Hackers Hijack Email Accounts During Login
Sophisticated Phishing Tools Bypass 2FA Authentication
With companies rapidly adopting multi-factor authentication measures, just stealing a user’s credentials is not enough nowadays. That’s why hackers are circumventing MFA with tools such as Evilginx2, Muraena, and Modilshka to carry out their phishing scams.
They use reverse proxies that serve as mediums between the victim and the email provider’s server, these are called “AiTM” (adversary in the middle). The moment the email server requests the MFA code during the login process, the phishing kit directs the victim to a false page that looks identical to the legitimate login page.

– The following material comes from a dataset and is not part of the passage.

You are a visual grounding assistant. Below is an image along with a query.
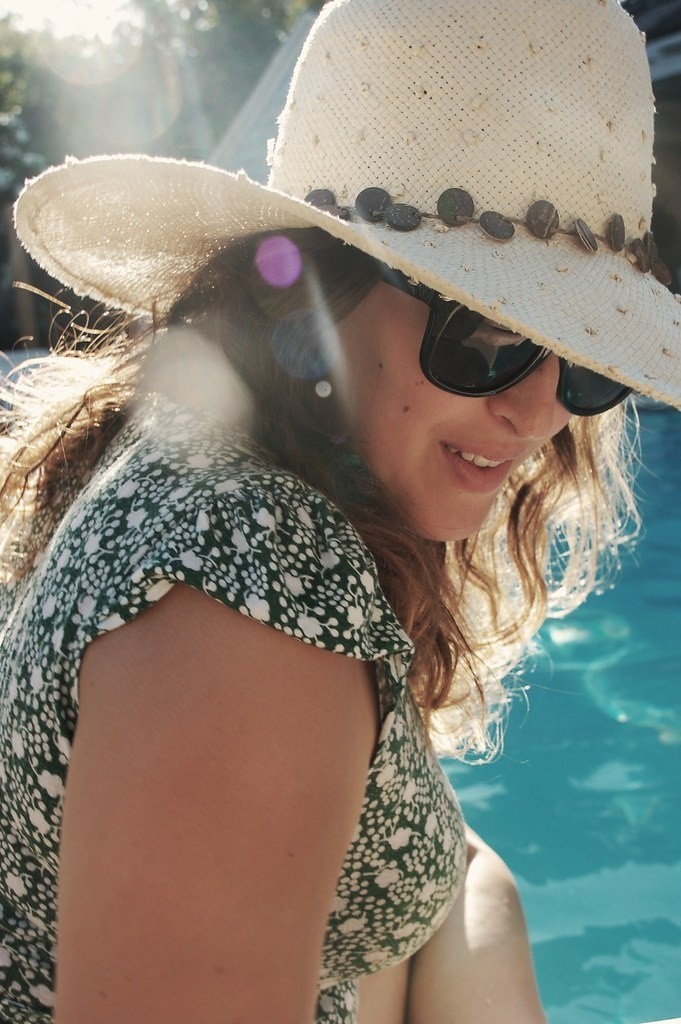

Then, the unwitting victim enters the OTP into the phishing box, sealing their account’s fate.
The information is then sent to the hackers instead of the email service allowing the hacker to access the stolen account.
The fishing poxy in the middle of this exchange can also steal the resulting authentication cookies, allowing them to log in and bypass MFA for that specific account by reusing these specific cookies.
“Beautiful Soup” Delivers
Following the latest phishing campaign on Microsoft, one trade that helped these hackers stand out from the rest is the use of a custom proxy-esque phishing kit with an unusual feature of using the “Beautiful Soup” HTML and XML parsing tool.
This tool enabled the Phishing kits to easily modify the normal, legitimate login page derived from corporate logins, to incorporate the elements used in this phishing scam. The tool also has the added benefit of enhancing the HTML in the process making the exchange extremely smooth and stealing the victims’ information in one fell swoop.
However, this kit isn’t entirely bulletproof. Analyst companies such as Zscaler have already discovered URL leaks in the request sent to the Microsoft server. These could ultimately lead to detection on the hacker’s end.
Zscaler also went on to create a test instance to allow the hacker to roam in order to monitor their post-compromise activity. Roughly eight minutes after the compromise, the hacker logged into the account; showing a particular pattern of hacking, waiting, and entering in the monitored phishing cases.